Pensa che in Italia ci sia un buon livello di engagement rispetto agli altri Paesi?

Ci sono alcune componenti per le quali si può sostenere che siamo tutti alla pari. Le componenti psicologiche, emotive/emozionali, misure determinanti per misurare i livelli di engagement e che riguardano il modo di reagire, nel caso specifico, dinanzi ad una emergenza, sono infatti trasversali ai vari Paesi. Per quanto riguarda la parte strutturale penso, invece, ci siano delle differenze culturali che derivano dalla sensibilizzazione ed educazione, più o meno accentuata, alla salute. Ci sono Paesi in cui sono presenti numerose iniziative finalizzate a comunicare l’importanza della prevenzione in generale o aventi ad oggetto tematiche di salute pubblica. Questo porta ad avere una popolazione sicuramente più preparata e più predisposta al coinvolgimento attivo. In aggiunta, segnalerei il fatto che alcune società sono più individualiste rispetto ad altre, il che significa che le stesse possono essere diversamente predisposte a realizzare il bene della collettività in aggiunta al proprio bene. Il punto è che in questo momento siamo tutti chiamati ad essere più altruisti e più attenti al bene comune, oltre a quello individuale.

Cosa manca a livello centrale e regionale per coinvolgere di più la persona? Su quali progettualità si dovrebbe puntare?

Quello che in Italia sta proprio mancando è un approccio sistematico di sensibilizzazione alla salute pubblica. È chiaro che nelle prime settimane di emergenza le priorità erano altre però in questo momento, a ridosso di una fase 2 e di una probabile fase 3, più che mai la tenuta anche psicologica della popolazione e la determinazione a rimanere aderenti è un obbiettivo fondamentale. Oggi, dopo la scienza e la valutazione dei problemi economici, sarebbe auspicabile una campagna di engagement finalizzata ad educare la popolazione ad un cambiamento comportamentale che renda naturali ed accettabili le misure preventive richieste. Qui non basta il passaggio di mero nozionismo: bisogna supportare sul piano emotivo, motivazionale e pragmatico le persone affinché riescano a mettere in atto i cambiamenti comportamentali richiesti. Noi, come Centro di Ricerca EngageMinds HUB, crediamo che questa sia una chiave fondamentale. Abbiamo, in proposito, lanciato una campagna di sensibilizzazione dal titolo “Io sono engaged” che a partire da un vademecum di semplici principi, attraverso anche video sui social e brevi dirette Facebook, promuove il coinvolgimento attivo delle persone nella gestione della salute accompagnando un cambiamento comportamentale caratterizzato da maggiore responsabilità e aderenza alle misure preventive di contenimento al virus.

Ma cosa consiglierebbe ad un assessore regionale alla Sanità o al ministero della Salute?

Suggerirei la formazione di una task force sulla promozione al coinvolgimento attivo delle persone. Una task force composta da sociologi, psicologi, educatori, igienisti per stilare delle linee guida per una educazione alla salute più capillare ed efficace. A mio parere non basta combattere le “fake news”: queste purtroppo sono solo la punta di un iceberg di sfiducia, disinteresse e demotivazione della popolazione verso la gestione della salute propria e altrui. E’ necessario passare dal “Devi fare” al “Ti aiuto a capire perché ti chiedo di farlo e ad essere motivato a mettere in pratica le misure richieste”. Anche perché noi dovremo convivere con le misure preventive e con il Virus per diversi mesi, forse perché no, nella peggiore delle ipotesi, anche a prepararci ad una cronicizzazione della situazione.

> _Compito assegnato_
Per favore, stabilisci se ciascuna affermazione concorda con il testo sull'engagement, rispondendo sì o no e citando alla lettera le parole decisive: (a) le componenti psicologiche ed emotive dell'engagement sono trasversali ai vari Paesi; (b) per coinvolgere la popolazione basta combattere le fake news; (c) la task force proposta sarebbe composta soltanto da medici. I record non hanno alcun ruolo qui.

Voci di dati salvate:
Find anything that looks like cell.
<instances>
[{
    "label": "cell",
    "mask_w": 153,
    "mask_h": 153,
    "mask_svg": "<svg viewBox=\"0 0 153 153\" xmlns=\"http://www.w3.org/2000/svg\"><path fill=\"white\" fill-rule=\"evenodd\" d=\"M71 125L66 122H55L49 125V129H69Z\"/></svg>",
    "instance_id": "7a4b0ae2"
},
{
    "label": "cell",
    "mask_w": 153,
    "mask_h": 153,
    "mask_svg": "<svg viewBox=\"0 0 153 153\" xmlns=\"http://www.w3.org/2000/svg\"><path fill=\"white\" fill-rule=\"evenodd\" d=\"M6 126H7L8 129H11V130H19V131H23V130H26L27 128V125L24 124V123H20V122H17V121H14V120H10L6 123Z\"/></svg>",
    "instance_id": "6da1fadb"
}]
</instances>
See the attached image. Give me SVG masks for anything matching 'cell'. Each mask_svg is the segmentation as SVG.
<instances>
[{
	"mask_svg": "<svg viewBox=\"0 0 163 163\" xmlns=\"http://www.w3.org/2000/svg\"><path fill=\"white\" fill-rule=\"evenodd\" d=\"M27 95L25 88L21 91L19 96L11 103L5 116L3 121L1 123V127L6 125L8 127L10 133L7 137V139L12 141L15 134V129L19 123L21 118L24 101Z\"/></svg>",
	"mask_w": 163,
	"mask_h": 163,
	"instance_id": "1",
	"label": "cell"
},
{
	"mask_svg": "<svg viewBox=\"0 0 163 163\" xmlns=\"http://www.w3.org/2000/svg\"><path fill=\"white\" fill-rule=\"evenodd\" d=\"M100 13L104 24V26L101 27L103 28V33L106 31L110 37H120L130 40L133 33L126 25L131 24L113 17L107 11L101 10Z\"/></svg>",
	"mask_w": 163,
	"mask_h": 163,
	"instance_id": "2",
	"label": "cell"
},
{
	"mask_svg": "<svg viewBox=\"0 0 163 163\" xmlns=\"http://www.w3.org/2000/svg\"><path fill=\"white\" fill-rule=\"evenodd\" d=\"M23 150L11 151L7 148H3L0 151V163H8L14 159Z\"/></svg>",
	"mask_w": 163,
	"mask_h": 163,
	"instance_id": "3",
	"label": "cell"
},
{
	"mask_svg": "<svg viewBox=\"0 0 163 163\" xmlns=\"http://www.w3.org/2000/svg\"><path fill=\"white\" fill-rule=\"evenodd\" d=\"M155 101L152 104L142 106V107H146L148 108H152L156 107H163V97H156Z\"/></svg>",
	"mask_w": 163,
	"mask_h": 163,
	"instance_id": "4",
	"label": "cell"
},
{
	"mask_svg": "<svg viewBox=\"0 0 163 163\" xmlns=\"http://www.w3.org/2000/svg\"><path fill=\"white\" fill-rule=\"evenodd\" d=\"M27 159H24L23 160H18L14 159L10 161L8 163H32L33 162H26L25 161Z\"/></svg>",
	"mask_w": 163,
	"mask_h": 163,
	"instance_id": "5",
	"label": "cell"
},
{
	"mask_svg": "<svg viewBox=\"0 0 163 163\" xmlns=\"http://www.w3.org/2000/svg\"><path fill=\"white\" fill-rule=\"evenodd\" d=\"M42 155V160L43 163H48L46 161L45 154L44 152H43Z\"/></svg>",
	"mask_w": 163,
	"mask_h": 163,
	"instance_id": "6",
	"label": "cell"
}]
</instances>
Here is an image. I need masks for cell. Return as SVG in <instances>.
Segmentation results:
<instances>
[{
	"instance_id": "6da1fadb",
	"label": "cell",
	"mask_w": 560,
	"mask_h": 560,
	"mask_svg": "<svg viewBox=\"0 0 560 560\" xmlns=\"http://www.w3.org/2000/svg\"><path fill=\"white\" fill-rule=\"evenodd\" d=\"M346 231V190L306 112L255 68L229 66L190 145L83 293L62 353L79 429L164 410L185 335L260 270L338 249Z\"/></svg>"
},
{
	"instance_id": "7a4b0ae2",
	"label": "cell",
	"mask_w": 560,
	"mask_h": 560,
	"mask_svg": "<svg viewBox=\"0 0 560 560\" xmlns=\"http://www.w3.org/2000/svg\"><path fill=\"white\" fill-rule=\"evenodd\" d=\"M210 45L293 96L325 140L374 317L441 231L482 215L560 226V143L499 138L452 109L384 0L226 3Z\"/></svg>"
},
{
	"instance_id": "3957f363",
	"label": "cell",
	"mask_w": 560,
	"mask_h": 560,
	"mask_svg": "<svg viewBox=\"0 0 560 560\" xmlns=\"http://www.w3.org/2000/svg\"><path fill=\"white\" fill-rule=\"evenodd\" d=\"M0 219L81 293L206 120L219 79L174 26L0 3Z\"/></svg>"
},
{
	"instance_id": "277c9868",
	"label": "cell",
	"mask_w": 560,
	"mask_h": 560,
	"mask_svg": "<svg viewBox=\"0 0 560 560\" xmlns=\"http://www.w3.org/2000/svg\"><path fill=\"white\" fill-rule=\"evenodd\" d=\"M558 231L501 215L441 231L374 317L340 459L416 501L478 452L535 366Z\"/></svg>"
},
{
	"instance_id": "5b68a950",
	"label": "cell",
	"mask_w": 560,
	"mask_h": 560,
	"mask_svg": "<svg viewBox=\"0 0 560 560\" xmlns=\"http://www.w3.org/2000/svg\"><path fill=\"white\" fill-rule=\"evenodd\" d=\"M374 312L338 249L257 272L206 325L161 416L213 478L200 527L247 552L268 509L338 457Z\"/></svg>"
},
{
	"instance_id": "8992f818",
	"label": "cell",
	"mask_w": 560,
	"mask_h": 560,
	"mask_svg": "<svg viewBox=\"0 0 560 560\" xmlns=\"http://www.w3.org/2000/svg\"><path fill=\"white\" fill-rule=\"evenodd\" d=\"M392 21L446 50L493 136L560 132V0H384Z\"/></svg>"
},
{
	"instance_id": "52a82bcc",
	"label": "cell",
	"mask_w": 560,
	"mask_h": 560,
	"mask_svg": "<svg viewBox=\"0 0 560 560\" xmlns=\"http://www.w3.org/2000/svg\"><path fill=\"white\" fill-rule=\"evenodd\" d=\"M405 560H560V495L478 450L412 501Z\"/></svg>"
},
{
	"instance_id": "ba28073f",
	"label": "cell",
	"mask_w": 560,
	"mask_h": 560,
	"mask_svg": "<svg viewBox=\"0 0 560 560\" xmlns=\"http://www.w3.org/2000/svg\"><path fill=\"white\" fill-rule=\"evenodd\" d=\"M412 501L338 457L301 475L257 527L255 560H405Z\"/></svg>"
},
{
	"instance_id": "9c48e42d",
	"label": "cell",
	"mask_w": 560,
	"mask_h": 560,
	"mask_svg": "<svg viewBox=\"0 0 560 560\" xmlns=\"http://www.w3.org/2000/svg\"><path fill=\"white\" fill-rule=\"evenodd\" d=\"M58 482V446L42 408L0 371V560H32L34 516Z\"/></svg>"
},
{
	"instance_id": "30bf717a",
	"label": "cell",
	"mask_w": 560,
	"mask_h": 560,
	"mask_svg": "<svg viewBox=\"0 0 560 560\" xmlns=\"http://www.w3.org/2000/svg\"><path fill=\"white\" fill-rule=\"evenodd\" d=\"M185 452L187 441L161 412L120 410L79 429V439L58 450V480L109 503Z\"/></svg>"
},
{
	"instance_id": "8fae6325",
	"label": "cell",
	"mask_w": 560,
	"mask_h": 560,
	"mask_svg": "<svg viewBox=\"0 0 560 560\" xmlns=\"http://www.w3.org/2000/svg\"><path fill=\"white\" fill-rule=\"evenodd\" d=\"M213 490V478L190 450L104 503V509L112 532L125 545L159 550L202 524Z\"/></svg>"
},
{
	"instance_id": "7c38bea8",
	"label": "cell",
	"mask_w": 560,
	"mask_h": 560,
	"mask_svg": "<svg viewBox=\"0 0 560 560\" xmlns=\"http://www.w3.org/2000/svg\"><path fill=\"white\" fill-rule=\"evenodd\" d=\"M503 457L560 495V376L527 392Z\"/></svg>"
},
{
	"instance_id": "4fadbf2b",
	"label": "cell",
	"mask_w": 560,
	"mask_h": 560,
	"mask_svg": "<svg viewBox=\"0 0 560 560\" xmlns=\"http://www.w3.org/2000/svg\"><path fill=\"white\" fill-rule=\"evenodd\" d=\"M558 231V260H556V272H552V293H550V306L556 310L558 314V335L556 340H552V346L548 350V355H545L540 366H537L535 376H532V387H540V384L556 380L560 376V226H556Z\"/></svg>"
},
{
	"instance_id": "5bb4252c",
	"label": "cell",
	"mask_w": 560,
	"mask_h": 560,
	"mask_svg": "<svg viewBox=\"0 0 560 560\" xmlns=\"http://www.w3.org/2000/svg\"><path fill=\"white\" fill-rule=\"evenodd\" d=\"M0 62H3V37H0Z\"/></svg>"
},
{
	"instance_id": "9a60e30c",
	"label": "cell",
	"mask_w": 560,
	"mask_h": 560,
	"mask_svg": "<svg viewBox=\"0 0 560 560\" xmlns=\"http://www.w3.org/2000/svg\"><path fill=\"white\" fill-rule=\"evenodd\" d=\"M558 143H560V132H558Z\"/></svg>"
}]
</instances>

> _Soluzione_
(a) Sì: «sono infatti trasversali ai vari Paesi».
(b) No: «A mio parere non basta combattere le “fake news”».
(c) No: «Una task force composta da sociologi, psicologi, educatori, igienisti».